In the wake of recent concerns regarding mass delistings on South Korean crypto exchanges, the Financial Supervisory Service (FSS) has stepped forward to clarify its role. While the new Virtual Asset User Protection Act mandates stricter token reviews, the FSS emphasizes its focus on setting listing standards, not directly dictating delistings.
Fears of Delistings Spook Investors
Rumors of potential delistings for up to 600 altcoins sent shivers down the spines of South Korean crypto investors. This stemmed from reports that the FSS instructed major exchanges like Upbit, Bithumb, and Gopax to re-evaluate listed tokens.

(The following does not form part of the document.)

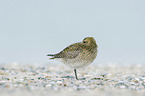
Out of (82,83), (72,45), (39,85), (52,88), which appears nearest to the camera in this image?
(52,88)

However, the FSS has distanced itself from directly influencing delisting decisions. They highlight their role in establishing stricter listing guidelines and collaborating with exchanges to develop best practices for token reviews. The ultimate responsibility for listing and delisting decisions rests with the individual exchanges and the Digital Asset eXchange Alliance (DAXA).
Stricter Compliance, Not Mass Delistings
The Virtual Asset User Protection Act signifies a shift towards tighter regulations in the South Korean crypto market. Exchanges will be required to conduct biannual assessments of listed tokens, focusing on factors like issuing entity reliability, user protection measures, and adherence to security standards. This enhanced scrutiny aims to foster a more secure and responsible crypto ecosystem.
FSS Expands Crypto Oversight
The FSS’s commitment to the evolving crypto landscape is further underlined by reports of a dedicated crypto regulation division being established. This new division will be tasked with developing policies, overseeing regulatory compliance, and shaping the framework for the future of crypto in South Korea.
Overall, this clarification by the FSS offers a sense of direction for both investors and crypto exchanges. While tighter compliance is on the horizon, the focus remains on fostering a healthy and secure digital asset market in South Korea.